News · 2026-07-04
OpenAI Is Reportedly in Early Talks to Give the US Government a 5% Stake
OpenAI is reportedly in early discussions about giving the US government a roughly 5% stake in the company. The talks, first reported by the Financial Times and covered by CNBC on July 2, 2026, are described as preliminary - there is no agreed deal, and any arrangement would need new legislation from Congress.
Key facts
- A 5% stake would be worth about $42.6 billion at OpenAI's roughly $852 billion valuation from its March 2026 funding round.
- The proposal floated is a sovereign-wealth-fund-style "public wealth fund" holding about 5% of each leading US AI lab - OpenAI, Anthropic, Google, and Meta.
- Reported July 2, 2026 by the Financial Times, corroborated by Reuters and the Guardian; it would require congressional legislation.
- It surfaces ahead of OpenAI's planned September 2026 IPO.
The report lands at a strange moment for one of the most valuable private companies in the world. OpenAI is under two kinds of pressure at once: political scrutiny over how much power a handful of private AI labs now hold, and its own need to keep raising enormous sums of capital as it races toward a public listing. Giving the government equity is one way to defuse the first problem while OpenAI works through the second.
To understand why this is even on the table, it helps to know what a stake actually means. When you own equity in a company, you own a slice of everything it is worth and a claim on a slice of its future profits. Owning 5% of OpenAI would not mean the government runs the company or makes its product decisions; it would mean the US Treasury holds a financial interest that rises and falls with OpenAI's fortunes. What is reported here is not a check the government writes to OpenAI, but a stake it would simply be granted or allowed to hold - the kind of arrangement more familiar from sovereign wealth funds, the state-owned investment pools that countries like Norway and Singapore use to invest national savings, than from a typical Silicon Valley cap table.

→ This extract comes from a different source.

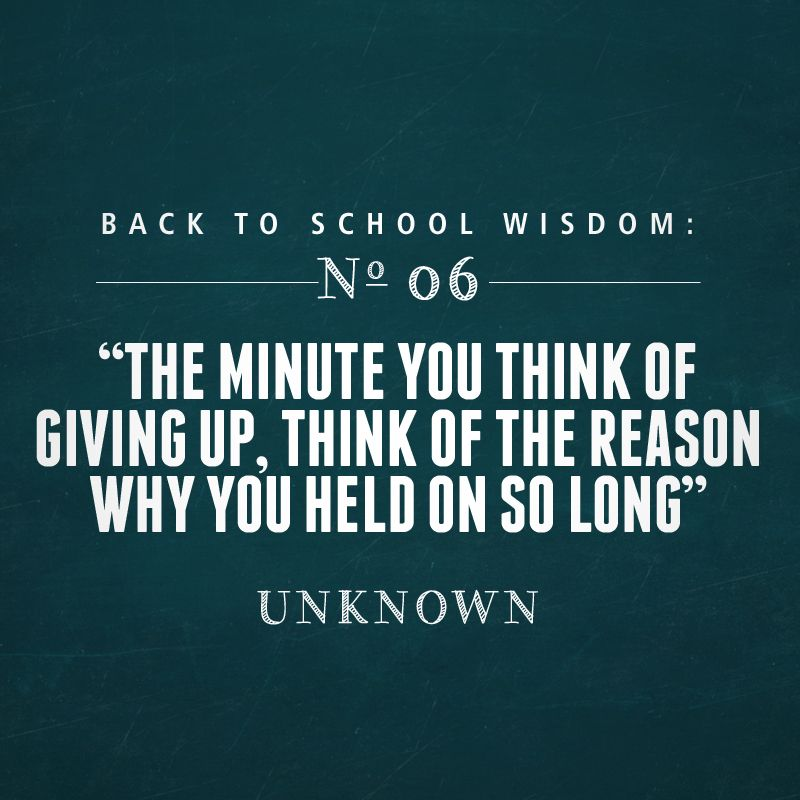 Quotes For Middle School Students: Back To School Quote Make Sure To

According to the Financial Times' sources, Sam Altman has framed the idea as the "best way to share the upside of AI with the public." The logic is that if AI turns out to be as transformative and profitable as its builders claim, ordinary taxpayers should get some of that windfall directly, rather than watching all the gains flow to a small group of private investors and employees. Think of it less like a government bailout and more like a national pension fund taking a slice of a fast-growing company's future in exchange for that company getting political cover and a friendlier relationship with the regulators who will increasingly shape its business.
The mechanics matter here, because the version reported is bigger than a single deal. A 5% stake distributed across OpenAI, Anthropic, Google, and Meta would turn the federal government into a shareholder of the entire frontier AI industry at once, not just one company. That is a far more structural move than a one-off investment. It would tie US fiscal interests directly to AI company valuations, which raises obvious questions about conflicts of interest: a government that owns a piece of the companies it is supposed to regulate has a financial reason to want those companies to succeed. It is also why the proposal would need an act of Congress rather than a private negotiation. This is not something OpenAI's board could simply approve on its own; it would require lawmakers to write and pass a new framework for how the government takes and holds such stakes.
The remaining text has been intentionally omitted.